# Written exercise:
Scale the lines from the one containing "What is the distance between" through the last line, inclusive, by writing them out again with their requests and multiplying every distance in the answers by 1.25. Round each result to a whole number, with halves rounded up.

[begin Record excerpts]

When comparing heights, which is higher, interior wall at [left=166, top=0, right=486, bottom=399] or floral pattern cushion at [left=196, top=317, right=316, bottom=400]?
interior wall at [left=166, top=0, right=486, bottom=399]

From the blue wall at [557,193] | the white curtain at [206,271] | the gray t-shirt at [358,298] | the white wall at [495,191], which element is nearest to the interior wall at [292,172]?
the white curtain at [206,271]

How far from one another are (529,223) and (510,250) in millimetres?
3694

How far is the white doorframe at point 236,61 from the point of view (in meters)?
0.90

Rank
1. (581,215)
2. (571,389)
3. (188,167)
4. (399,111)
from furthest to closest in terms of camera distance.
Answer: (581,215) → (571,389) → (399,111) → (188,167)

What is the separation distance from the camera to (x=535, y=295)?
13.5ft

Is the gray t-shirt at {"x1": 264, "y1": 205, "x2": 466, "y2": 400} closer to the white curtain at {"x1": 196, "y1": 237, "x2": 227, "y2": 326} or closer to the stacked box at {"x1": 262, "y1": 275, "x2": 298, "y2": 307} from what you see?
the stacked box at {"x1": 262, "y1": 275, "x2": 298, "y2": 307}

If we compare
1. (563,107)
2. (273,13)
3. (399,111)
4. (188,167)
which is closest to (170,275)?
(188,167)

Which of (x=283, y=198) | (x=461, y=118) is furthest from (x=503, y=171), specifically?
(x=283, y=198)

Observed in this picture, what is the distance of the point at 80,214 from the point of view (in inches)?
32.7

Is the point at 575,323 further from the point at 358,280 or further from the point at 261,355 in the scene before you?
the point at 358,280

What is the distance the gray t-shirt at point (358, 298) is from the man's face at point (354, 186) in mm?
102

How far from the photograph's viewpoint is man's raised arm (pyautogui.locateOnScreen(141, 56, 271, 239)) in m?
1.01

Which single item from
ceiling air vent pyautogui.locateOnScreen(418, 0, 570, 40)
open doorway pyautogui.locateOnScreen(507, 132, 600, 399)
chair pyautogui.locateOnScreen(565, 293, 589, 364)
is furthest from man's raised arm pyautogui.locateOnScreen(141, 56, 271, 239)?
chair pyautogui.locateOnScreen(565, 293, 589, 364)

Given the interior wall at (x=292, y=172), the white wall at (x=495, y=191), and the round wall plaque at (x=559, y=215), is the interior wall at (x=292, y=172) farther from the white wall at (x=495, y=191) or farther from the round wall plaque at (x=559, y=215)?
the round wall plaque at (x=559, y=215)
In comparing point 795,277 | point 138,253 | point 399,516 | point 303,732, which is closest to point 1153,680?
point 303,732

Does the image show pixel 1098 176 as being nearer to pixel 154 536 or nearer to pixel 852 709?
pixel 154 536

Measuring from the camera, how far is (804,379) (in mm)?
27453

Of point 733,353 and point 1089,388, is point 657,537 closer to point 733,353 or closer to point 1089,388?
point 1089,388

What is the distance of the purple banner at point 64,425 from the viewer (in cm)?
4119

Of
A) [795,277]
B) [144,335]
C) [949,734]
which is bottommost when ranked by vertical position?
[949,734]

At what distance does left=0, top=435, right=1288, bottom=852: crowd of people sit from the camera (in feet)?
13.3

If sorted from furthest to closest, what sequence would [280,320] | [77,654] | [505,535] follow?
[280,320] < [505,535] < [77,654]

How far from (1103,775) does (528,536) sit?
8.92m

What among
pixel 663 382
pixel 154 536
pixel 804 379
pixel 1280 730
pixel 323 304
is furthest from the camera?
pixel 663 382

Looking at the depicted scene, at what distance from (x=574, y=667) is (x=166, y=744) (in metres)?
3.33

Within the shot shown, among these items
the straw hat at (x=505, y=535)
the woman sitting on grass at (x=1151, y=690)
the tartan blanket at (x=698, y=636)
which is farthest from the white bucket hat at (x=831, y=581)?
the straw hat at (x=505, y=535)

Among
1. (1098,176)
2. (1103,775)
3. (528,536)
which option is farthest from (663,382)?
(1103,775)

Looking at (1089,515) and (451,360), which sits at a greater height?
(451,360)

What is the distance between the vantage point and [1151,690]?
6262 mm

[end Record excerpts]

# Final result:
What is the distance between the vantage point and [1151,690]?
7828 mm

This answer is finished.